I now managed to find out enough time to completely read through the
draft-ietf-ipsec-ikev2-11.txt draft. Here are some comments to the
draft. I also verified at the same time that all issues in the issue
tracker which we accepted should now be in draft itself. 

> 1 Introduction
...
>    IKE performs mutual authentication between two parties and
>    establishes an IKE security association that includes shared secret
>    information that can be used to efficiently establish SAs for ESP
>    [RFC2406] and/or AH [RFC2402] and a set of cryptographic algorithms
     ^^^^^^^^^           ^^^^^^^^^
>    to be used to protect the SAs.  In this document, the term "suite" or

Should we use the ESPbis and AHbis references here, as the IKEv2
requres support for the extended sequence numbers etc which are not
defined in the RFC2406 etc.

This draft already have normative reference to the RFC2401bis, thus we
have to wait it anyways, so updating the references should not cause
extra delays. 

> 2.5 Version Numbers and Forward Compatibility
...
>    While new payload types may be added in the future and may appear
>    interleaved with the fields defined in this specification,
>    implementations MUST send the payloads defined in this specification
>    in the order shown in the figures in section 2 and implementations
>    SHOULD reject as invalid a message with those payloads in any other
>    order.

We have a small problem here. This text say that implementations MUST
send the payloads in the order shown in the figures in section 2. The
problem is that not all optional payloads are mentioned in the
figures. For example the most of the status notifications are not
listed in the pictures. Only notifications mentioned are the N(cookie)
and N(REKEY_SA).

Others like INITIAL_CONTACT, SET_WINDOW_SIZE, ADDITIONAL_TS_POSSIBLE,
IPCOMP_SUPPORTED, NAT_DETECTION_SOURCE_IP,
NAT_DETECTION_DESTINATION_IP, USE_TRANSPORT_MODE, and
HTTP_CERT_LOOKUP_SUPPORTED notifications are not mentioned.

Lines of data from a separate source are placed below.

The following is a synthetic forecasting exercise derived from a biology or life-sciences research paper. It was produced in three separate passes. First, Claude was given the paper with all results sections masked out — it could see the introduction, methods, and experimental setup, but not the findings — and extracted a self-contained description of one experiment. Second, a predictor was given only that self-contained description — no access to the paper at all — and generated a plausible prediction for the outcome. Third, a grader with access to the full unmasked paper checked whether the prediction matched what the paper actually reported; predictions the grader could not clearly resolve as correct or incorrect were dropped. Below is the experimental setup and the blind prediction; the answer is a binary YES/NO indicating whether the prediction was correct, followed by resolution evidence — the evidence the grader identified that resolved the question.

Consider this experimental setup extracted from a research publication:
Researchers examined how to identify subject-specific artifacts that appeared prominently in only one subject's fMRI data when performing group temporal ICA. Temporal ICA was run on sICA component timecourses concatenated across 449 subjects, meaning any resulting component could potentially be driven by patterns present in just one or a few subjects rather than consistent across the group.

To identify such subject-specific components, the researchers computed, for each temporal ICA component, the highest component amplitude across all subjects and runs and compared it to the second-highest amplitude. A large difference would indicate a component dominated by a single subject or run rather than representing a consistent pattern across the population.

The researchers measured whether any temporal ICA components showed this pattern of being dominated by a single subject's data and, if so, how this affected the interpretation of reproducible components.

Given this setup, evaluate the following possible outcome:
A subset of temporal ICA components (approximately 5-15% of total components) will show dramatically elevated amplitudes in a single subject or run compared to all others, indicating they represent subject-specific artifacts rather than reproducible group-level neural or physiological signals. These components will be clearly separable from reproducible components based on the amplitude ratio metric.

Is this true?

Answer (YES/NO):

For some there are also some restrictions to which exchanges to put
them. There are couple of categories here:

      1) child SA and TSi/TSr related:
	 - ADDITIONAL_TS_POSSIBLE
	 - IPCOMP_SUPPORTED
	 - USE_TRANSPORT_MODE
	 Only in those packets which contain child SA and TSi/TSr
	 payloads. Immediately after TSr payload, or
	 ADDITIONAL_TS_POSSIBLE after TSr and IPCOMP_SUPPORTED and
	 USE_TRANSPORT_MODE after child SA payload?

      2) IKE_SA_INIT related:
         - NAT_DETECTION_SOURCE_IP
	 - NAT_DETECTION_DESTINATION_IP
	 Only in IKE_INIT_SA request and reply, propably immediately
	 after Nonce, before any other optional payloads (certreq). 

      3) IKE_SA related:
         - INITIAL_CONTACT
         - SET_WINDOW_SIZE
	 Propably either in the IKE_AUTH exchange or separate
	 INFORMATIONAL exchange. 

      4) Certificate related:
         - HTTP_CERT_LOOKUP_SUPPORTED
	 On the same packet as where CERTREQ payload is (immediately
	 after it)

Other payloads which are not mentioned at all are vendor id payloads,
i.e where are they allowed, and what is their position in the packet?
Should we have some generic rules here explaining where to put the
payloads, or what should we do for it.

My persional opinion is that allowing free order of payloads is easier
from the protocol text point of view, and it makes the sending of
packets little bit easier, and does not make the processing the
received packet that much harder (i.e the first pass of the packet
will parse the generic payload headers, and mark where each payload
is, thus finding the specific payload from the packet is easy). 

IKE_INIT_SA in certreq 3.7

> 2.9 Traffic Selector Negotiation
...
>    The first of the two TS payloads is known as TSi (Traffic Selector-
>    initiator).  The second is known as TSr (Traffic Selector-responder).

This might be little misleading, as the TSi and TSr have different
payload numbers now, there are no more two TS payloads, but one TSi
and TSr payload. I.e the text could say:

The TSi payload is sent first (Traffic Selector-initiator) and the TSr
is send after it (Traffic Selector-responder).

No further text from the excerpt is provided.